TUNISIE
16/02/2018 13h:10 CET | Actualisé 18/02/2018 19h:54 CET

Salma Belhassine, cette tunisienne qui travaille avec l'ONU sur une application contre le harcèlement sexuel

Facebook/Salma Belhassine

Âgée de 21 ans, Salma Belhassine est une activiste tunisienne. Elle fait partie des plus de 1000 jeunes du monde arabe qui travaillent sur le programme de leadership des jeunes "Youth Leadership Program".

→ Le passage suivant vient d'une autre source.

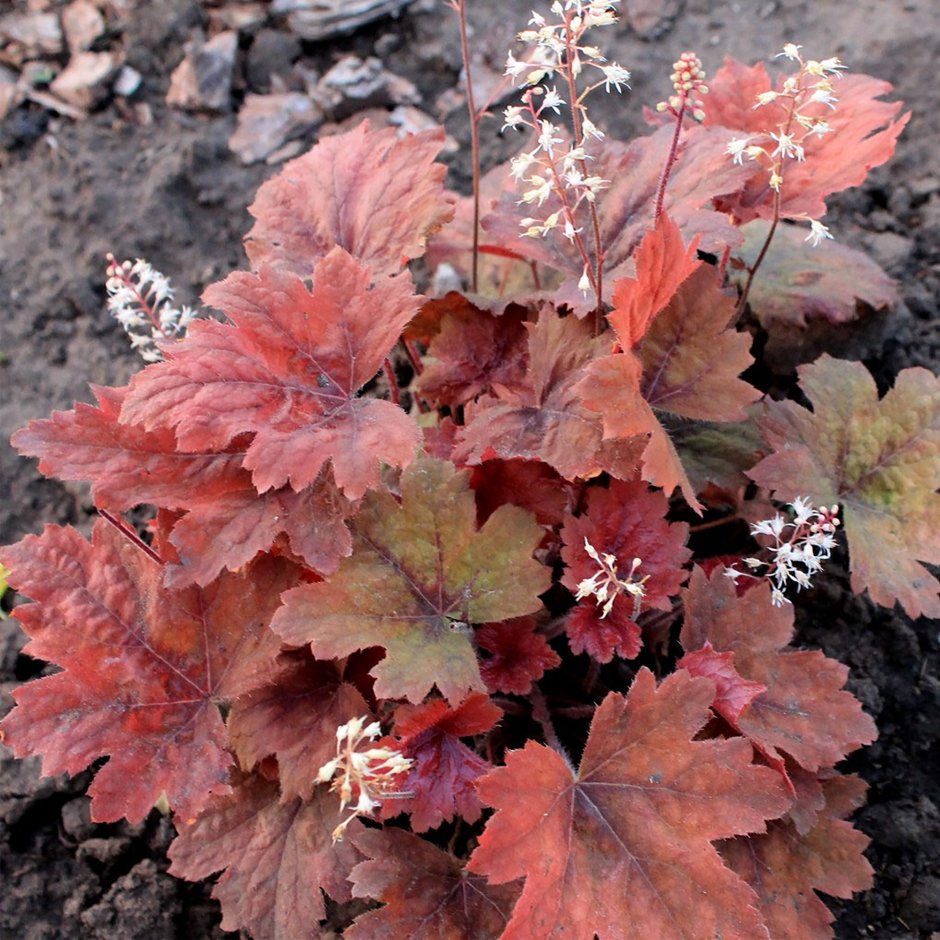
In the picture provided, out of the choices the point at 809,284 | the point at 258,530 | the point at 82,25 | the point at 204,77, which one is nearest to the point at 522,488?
the point at 258,530

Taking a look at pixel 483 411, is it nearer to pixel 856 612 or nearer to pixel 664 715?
pixel 664 715

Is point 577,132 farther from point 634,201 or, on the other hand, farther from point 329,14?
point 329,14

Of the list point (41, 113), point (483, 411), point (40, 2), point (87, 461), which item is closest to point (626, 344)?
point (483, 411)

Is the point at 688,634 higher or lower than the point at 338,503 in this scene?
lower

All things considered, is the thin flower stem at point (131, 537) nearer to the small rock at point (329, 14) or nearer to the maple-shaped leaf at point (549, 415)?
the maple-shaped leaf at point (549, 415)

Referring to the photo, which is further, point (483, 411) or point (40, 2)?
point (40, 2)

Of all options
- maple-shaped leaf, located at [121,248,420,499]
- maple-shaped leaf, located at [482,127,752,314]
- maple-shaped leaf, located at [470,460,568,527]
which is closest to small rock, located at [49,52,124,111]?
maple-shaped leaf, located at [482,127,752,314]

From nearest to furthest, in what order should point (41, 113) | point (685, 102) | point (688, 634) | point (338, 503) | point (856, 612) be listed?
point (685, 102)
point (338, 503)
point (688, 634)
point (856, 612)
point (41, 113)
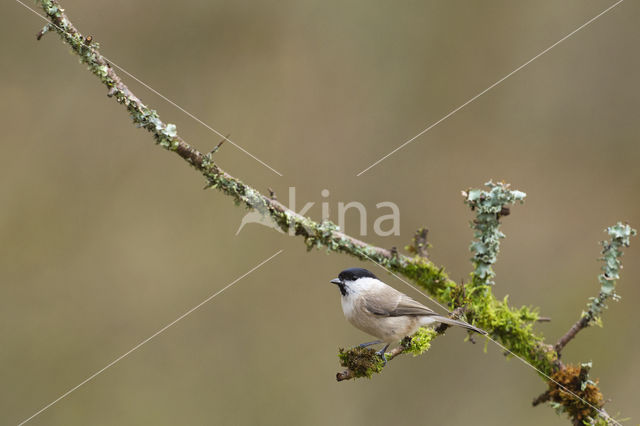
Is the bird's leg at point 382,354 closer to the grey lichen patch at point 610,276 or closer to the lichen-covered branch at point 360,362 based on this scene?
the lichen-covered branch at point 360,362

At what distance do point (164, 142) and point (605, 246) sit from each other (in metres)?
1.53

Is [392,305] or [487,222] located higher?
[487,222]

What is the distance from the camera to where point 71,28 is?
5.65 feet

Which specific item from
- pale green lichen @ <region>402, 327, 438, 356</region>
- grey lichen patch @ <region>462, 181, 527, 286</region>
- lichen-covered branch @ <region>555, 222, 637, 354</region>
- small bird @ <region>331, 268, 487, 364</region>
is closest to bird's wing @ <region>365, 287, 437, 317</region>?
small bird @ <region>331, 268, 487, 364</region>

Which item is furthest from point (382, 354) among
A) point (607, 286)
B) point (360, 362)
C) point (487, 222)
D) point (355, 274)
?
point (607, 286)

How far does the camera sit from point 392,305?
5.85 feet

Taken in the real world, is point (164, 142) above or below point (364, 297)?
above

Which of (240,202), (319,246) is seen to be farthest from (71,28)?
(319,246)

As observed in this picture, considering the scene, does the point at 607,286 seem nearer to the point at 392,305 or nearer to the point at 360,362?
the point at 392,305

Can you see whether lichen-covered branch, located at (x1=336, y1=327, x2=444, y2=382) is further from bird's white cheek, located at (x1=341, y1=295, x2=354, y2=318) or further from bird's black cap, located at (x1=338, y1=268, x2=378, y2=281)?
bird's black cap, located at (x1=338, y1=268, x2=378, y2=281)

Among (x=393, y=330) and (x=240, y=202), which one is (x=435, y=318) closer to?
(x=393, y=330)

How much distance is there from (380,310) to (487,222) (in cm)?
63

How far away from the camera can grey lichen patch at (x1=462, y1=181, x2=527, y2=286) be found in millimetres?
2078

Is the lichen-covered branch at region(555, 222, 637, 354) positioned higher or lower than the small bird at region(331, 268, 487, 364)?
higher
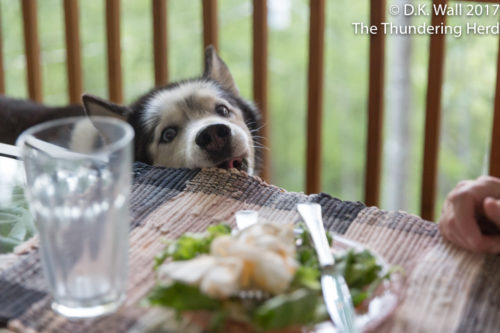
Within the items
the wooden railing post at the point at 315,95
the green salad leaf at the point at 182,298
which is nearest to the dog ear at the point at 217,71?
the wooden railing post at the point at 315,95

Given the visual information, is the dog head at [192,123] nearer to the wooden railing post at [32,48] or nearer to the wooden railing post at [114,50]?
the wooden railing post at [114,50]

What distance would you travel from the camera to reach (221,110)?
5.81 ft

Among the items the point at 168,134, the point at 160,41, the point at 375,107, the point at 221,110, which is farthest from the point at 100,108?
the point at 375,107

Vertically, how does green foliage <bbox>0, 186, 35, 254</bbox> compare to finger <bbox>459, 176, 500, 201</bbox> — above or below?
below

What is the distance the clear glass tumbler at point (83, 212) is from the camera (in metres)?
0.71

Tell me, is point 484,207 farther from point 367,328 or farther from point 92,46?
point 92,46

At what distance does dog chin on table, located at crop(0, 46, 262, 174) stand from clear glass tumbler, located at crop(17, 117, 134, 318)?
748 mm

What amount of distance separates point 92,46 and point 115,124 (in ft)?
18.4

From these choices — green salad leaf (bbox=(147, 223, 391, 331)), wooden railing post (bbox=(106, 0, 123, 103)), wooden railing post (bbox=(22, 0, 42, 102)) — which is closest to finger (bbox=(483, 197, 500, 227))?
green salad leaf (bbox=(147, 223, 391, 331))

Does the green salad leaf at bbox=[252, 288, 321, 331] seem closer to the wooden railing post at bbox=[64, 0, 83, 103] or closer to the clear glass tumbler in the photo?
the clear glass tumbler

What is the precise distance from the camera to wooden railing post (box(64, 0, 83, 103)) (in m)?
2.18

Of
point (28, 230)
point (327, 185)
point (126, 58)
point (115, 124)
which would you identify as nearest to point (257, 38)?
point (28, 230)

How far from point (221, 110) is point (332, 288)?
1056 millimetres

Ce projet est une initiative menée par le PNUD en partenariat avec ONU Femmes, avec le soutien de l'Agence suédoise de coopération pour le développement international (SIDA) et la fondation Mohammed Bin Rashid Al Maktoum.

Le site ONU Femmes lui consacre un portrait à l'occasion de sa participation au forum des jeunes de l'ECOSOC au siège de l'ONU à New York où elle parlé à ONU Femmes de ses efforts pour mettre fin au harcèlement sexuel dans les espaces publics.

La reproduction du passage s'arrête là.